Last July, the National Institutes of Health and the Food and Drug Administration announced that they would begin tripling the amount of annual funding for a new clinical proteomics program. Now it seems the money has begun to bear fruit. Last week, Emanuel Petricoin and Lance Liotta, co-directors of the program, and their colleagues published a paper in The Lancet describing a diagnostic test for ovarian cancer based on serum protein profiles.
“This is the first time that the concept of proteomic patterns [has been] used as a diagnostic marker,” said Liotta.
To create a set of markers, the researchers generated protein profiles from serum samples of 50 patients with ovarian cancer and 50 unaffected women, using a type of Ciphergen’s SELDI-chip that binds a subset of low molecular weight proteins. The researchers determined the masses of the proteins — but not their identity — using time-of-flight mass spectrometry. An iterative algorithm developed by Correlogic Systems, a Bethesda-based bioinformatics company, then produced a protein pattern containing five markers that discriminated cancerous from non-cancerous samples.
In a validation step, the scientists tested this pattern on an independent set of 116 masked samples and found that it correctly identified all cases of cancer and almost all unaffected samples, yielding a positive predictive value of 94 percent. CA125, the most widely used biomarker for ovarian cancer, even in combination with ultrasound, only had a positive predictive value of 30 percent, Petricoin said.
Long Road to the Clinic
This does not mean the new test will take over current ones anytime soon. “We are not proposing that this test will be used as any replacement,” said Petricoin. “If it holds true, we hope that this will be used as an adjunct to give the clinician more information.”

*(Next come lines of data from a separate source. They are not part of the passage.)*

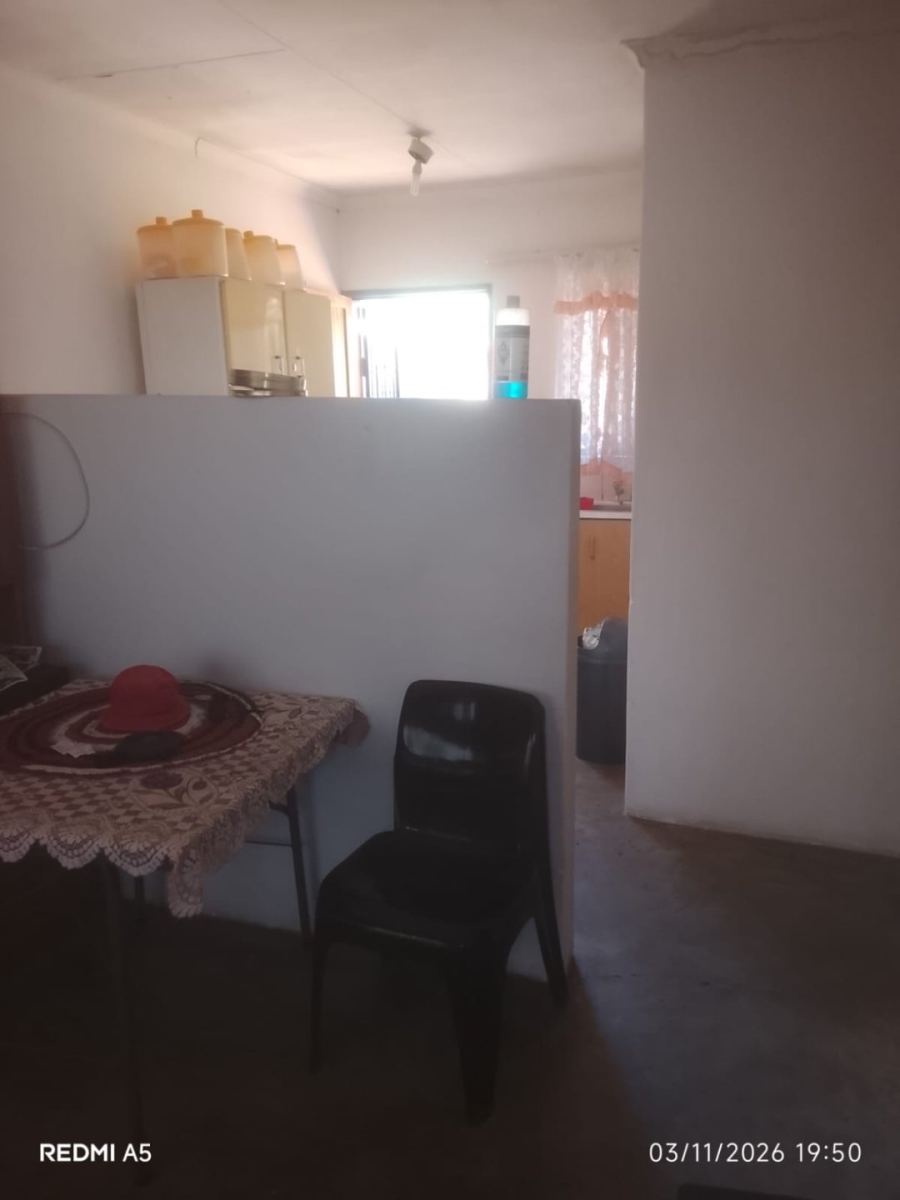 2 Bedroom Property for Sale in Mabopane Unit U North West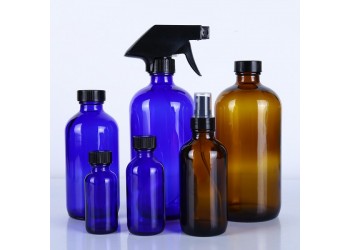 波士頓瓶生產廠家，波士頓瓶定做廠家，波士頓瓶加工廠家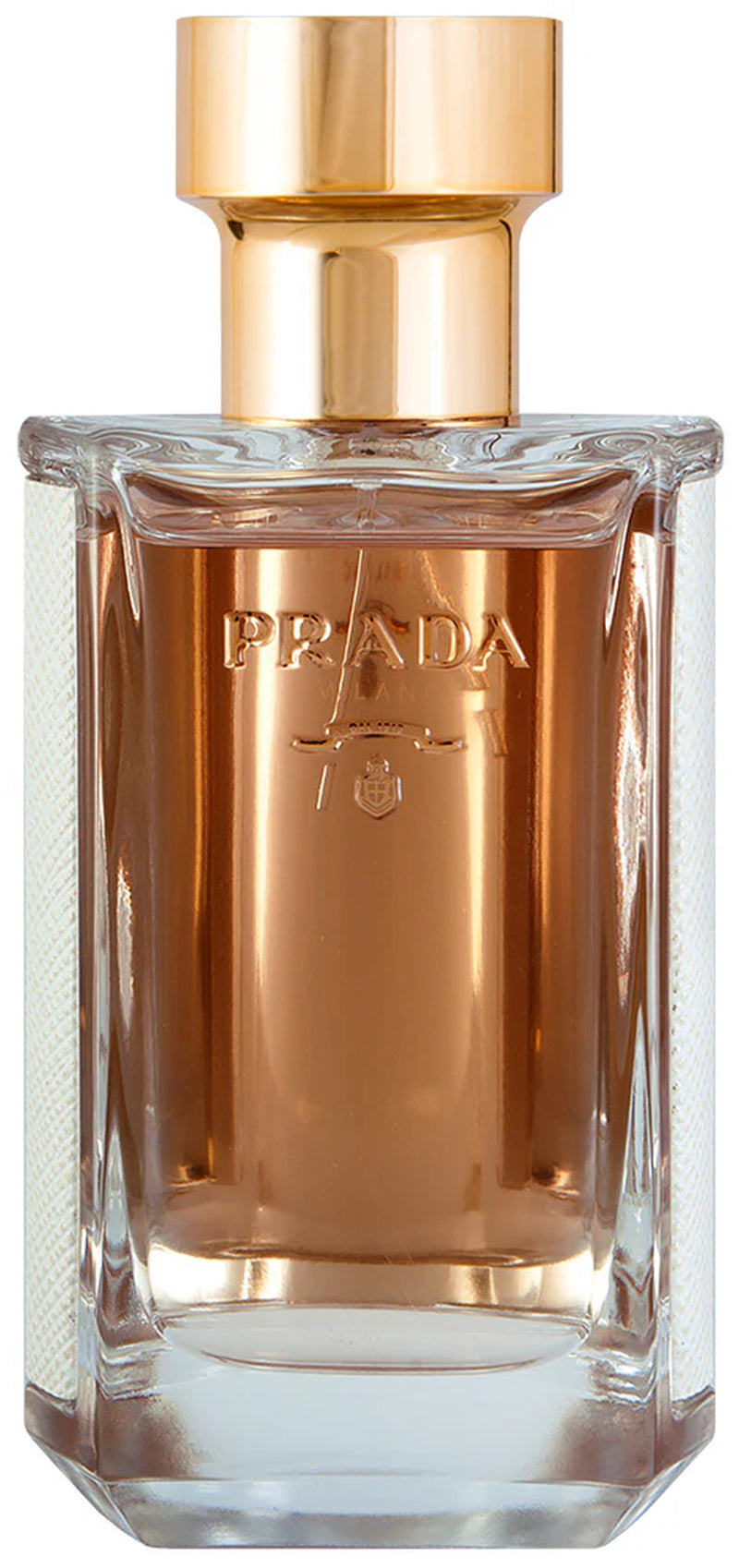La Femme Eau De Parfum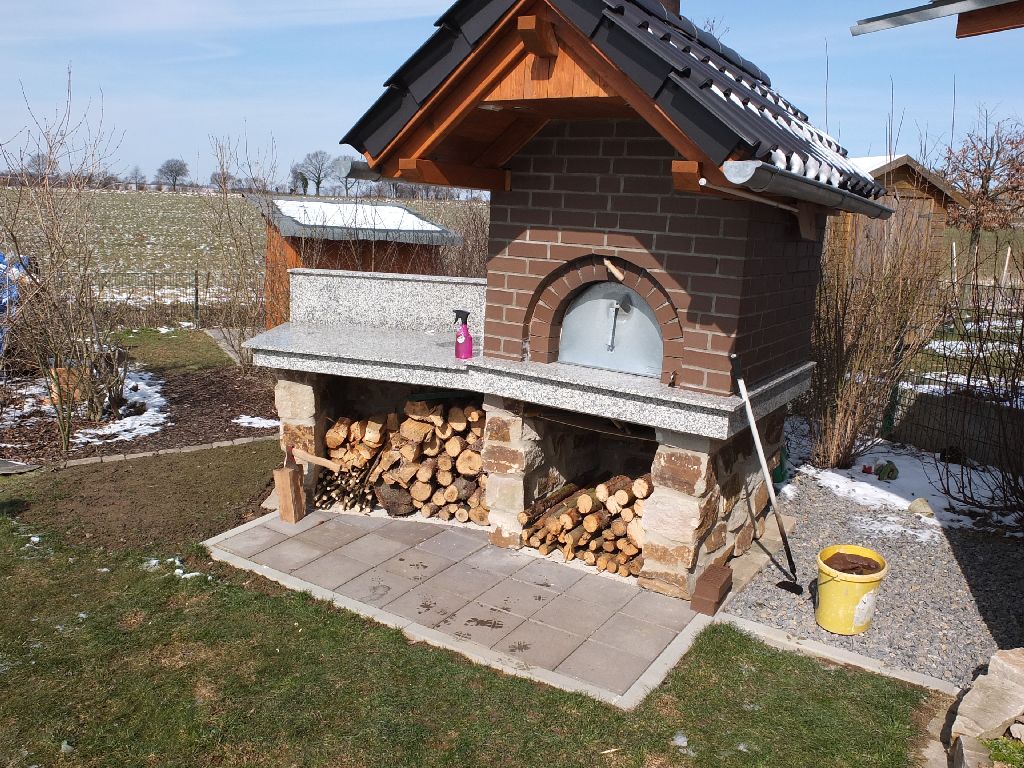 DSCF3931.JPG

The next step on the way to the clinic will be a larger study involving about 1,000 women from across the country who have been monitored because they are at a heightened risk for developing ovarian cancer. The researchers are currently preparing this study and hope to complete it within several months.
Promising results provided, they will eventually seek out a company to develop the test and get it approved by the FDA, Liotta said. He would like to see it used in high-risk patients first, and “if it continues to hold up, we will at some point dream about extending it to the general population,” he said.
In contrast to gene expression profiles, which require cellular material — for example from biopsies — proteomics-based tests only need a few drops of blood. “The strike zone is perfect for proteomics because it’s just a bag of protein information,” said Liotta. However, while a gene expression-based test reveals exactly which genes differ between samples, the nature of the proteins in these “fingerprints” remains an enigma.
With or Without Ciphergen
Although the researchers used Ciphergen’s SELDI system to create the protein profiles, they said they are not wed to the technology. “Right now the Ciphergen platform is the most amenable, but there are other mass specs that could be made [to work] in the same high-throughput fashion” combined with other fractionation methods, Petricoin said. The self-organizing genetic algorithm, on the other hand, is crucial to the approach, Liotta added, because it “learns, gets smarter, and grows as more data is added” to the training set over time.
Meanwhile the researchers have been working on similar diagnostic tests for other types of cancer, including prostate, breast, pancreatic, colon, and lung cancer, some of which “look very promising,” Petricoin said. They are also preparing to study whether the pattern can predict relapse or response to therapy in ovarian cancer patients. A further goal is to find protein patterns that can predict drug toxicity or detect exposure to infectious agents.